** YOUR INSTRUCTIONS **
Convert the lines of the records starting with the line that contains "When comparing pixel" and going on through the line that contains "1.02 metres" into a Markdown table with the columns Number and Line. Put a row number in Number and each line in Line, leave out blank lines, and include no other lines.

Image and question records:
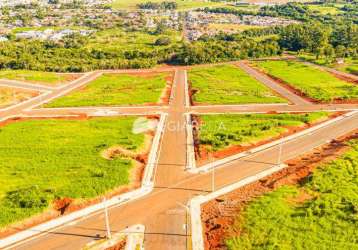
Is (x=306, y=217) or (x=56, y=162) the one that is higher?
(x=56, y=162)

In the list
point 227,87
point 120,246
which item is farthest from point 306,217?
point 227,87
==
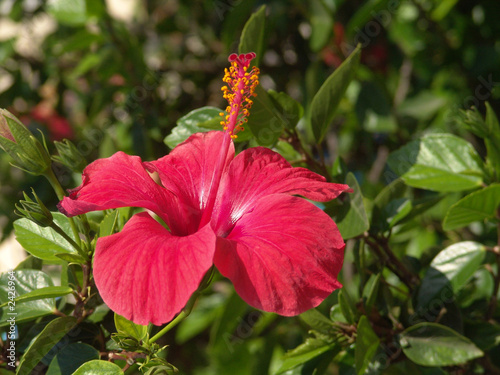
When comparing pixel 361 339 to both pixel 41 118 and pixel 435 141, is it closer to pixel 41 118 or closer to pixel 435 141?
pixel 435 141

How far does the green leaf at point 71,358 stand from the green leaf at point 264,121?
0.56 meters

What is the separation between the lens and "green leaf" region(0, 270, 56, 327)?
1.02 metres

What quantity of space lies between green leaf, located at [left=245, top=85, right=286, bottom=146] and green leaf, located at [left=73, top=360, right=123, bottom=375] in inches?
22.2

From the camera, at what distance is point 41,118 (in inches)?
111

** WRITTEN ANSWER **
| Number | Line |
|---|---|
| 1 | When comparing pixel 361 339 to both pixel 41 118 and pixel 435 141, is it closer to pixel 41 118 or closer to pixel 435 141? |
| 2 | pixel 435 141 |
| 3 | How far does the green leaf at point 71,358 stand from the green leaf at point 264,121? |
| 4 | 0.56 meters |
| 5 | What is the separation between the lens and "green leaf" region(0, 270, 56, 327)? |
| 6 | 1.02 metres |